### Teks yang Disediakan
════
Breaking News

LINGKUNGAN HIDUP Revisi UU Kehutanan Harus Pertimbangkan Kebutuhan Ekologis Bukan Ekonomi Berbasis Korporasi 01 Dec 2025 10:10

Article image
Forum Dialog Konservasi Indonesia (FDKI) dalam Diskusi Publik bertema “Menagih Komitmen Nasional atas Keadilan Ekologis dalam RUU Kehutanan” di Jakarta, Kamis (17/11). (Foto: Ist)
Banjir besar di Aceh, Sumatera Utara, dan Sumatera Barat menjadi bukti kerusakan ekosistem hutan yang terus dibiarkan.

JAKARTA, IndonesiaSatu.co  - Penyusunan Rancangan Undang-Undang (RUU) Kehutanan harus mempertimbangkan kegentingan ekologis yang kini terjadi di berbagai wilayah Indonesia.

Banjir besar di Aceh, Sumatera Utara, dan Sumatera Barat menjadi bukti kerusakan ekosistem hutan yang terus dibiarkan.
════
### Informasi yang Diberikan
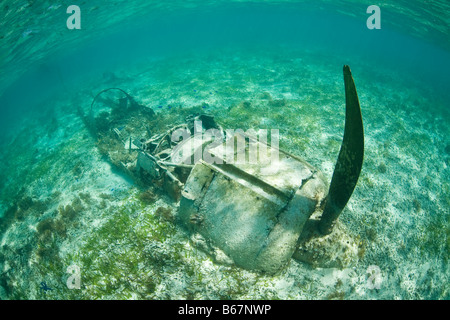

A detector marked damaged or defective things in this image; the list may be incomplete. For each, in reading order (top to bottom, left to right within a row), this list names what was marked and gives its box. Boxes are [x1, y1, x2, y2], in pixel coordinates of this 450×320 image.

broken cockpit canopy frame [85, 65, 366, 276]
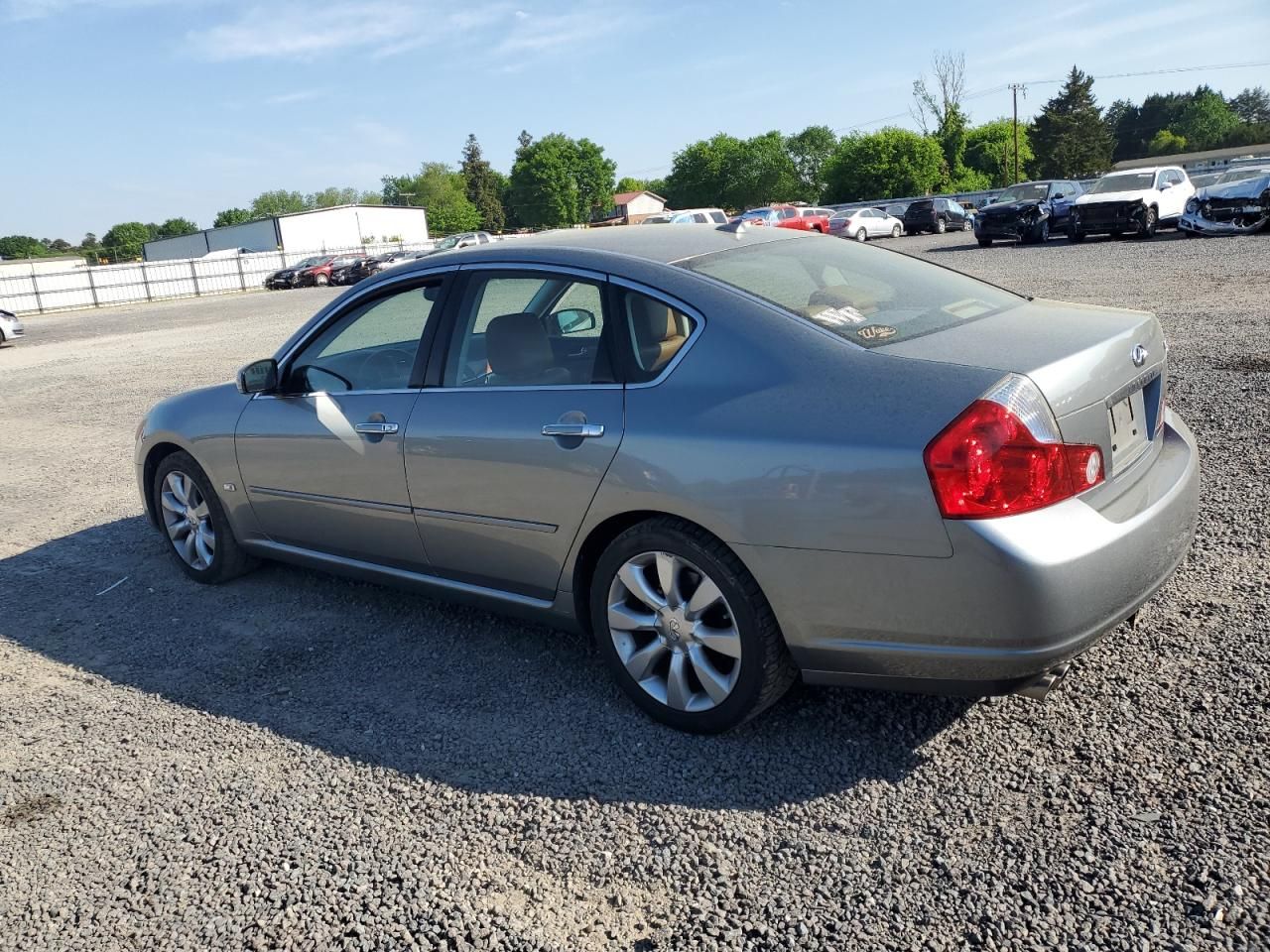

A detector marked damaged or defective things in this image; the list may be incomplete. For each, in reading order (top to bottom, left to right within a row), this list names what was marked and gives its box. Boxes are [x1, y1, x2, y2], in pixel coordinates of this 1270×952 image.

damaged white car [1178, 165, 1270, 237]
════
### Yang Diminta
(1) Tentukan apakah setiap pernyataan berikut sesuai dengan berita tentang revisi UU Kehutanan. Jawab ya atau tidak, lalu kutip kata-kata dari berita itu yang menjadi dasarnya.
(a) Diskusi publik Forum Dialog Konservasi Indonesia diadakan di Jakarta.
(b) Banjir besar yang disebut dalam berita itu terjadi di Kalimantan Timur.
(c) Penyusunan RUU Kehutanan dinyatakan harus mempertimbangkan kegentingan ekologis.
(2) Tulislah kelanjutan berita tentang revisi UU Kehutanan, dimulai setelah kalimat terakhirnya.

### Jawaban Tiap Tugas
(1)
(a) Ya: "di Jakarta, Kamis (17/11)".
(b) Tidak: "Banjir besar di Aceh, Sumatera Utara, dan Sumatera Barat".
(c) Ya: "Penyusunan Rancangan Undang-Undang (RUU) Kehutanan harus mempertimbangkan kegentingan ekologis yang kini terjadi di berbagai wilayah Indonesia."

(2)
“Deforestasi, degradasi, alih fungsi hutan yang longgar, serta minimnya pengawasan adalah penyebab nyata rangkaian banjir dan longsor hari ini. Daya dukung hutan kita sudah rusak oleh tata kelola yang buruk,” ujar Muhamad Burhanudin dari Yayasan KEHATI sekaligus perwakilan Forum Dialog Konservasi Indonesia (FDKI) dalam Diskusi Publik bertema “Menagih Komitmen Nasional atas Keadilan Ekologis dalam RUU Kehutanan” di Jakarta, Kamis (17/11).

Diskusi yang diselenggarakan FDKI bersama KEHATI ini menghadirkan Daniel Johan (Fraksi PKB), Riyono Caping (Fraksi PKS), Kiagus M. Iqbal (Sajogyo Institute/FDKI), Adhyta F. Utami (Think Policy), Dr. Danang Anggoro (UGM), dan Viky Arthiando (CELIOS).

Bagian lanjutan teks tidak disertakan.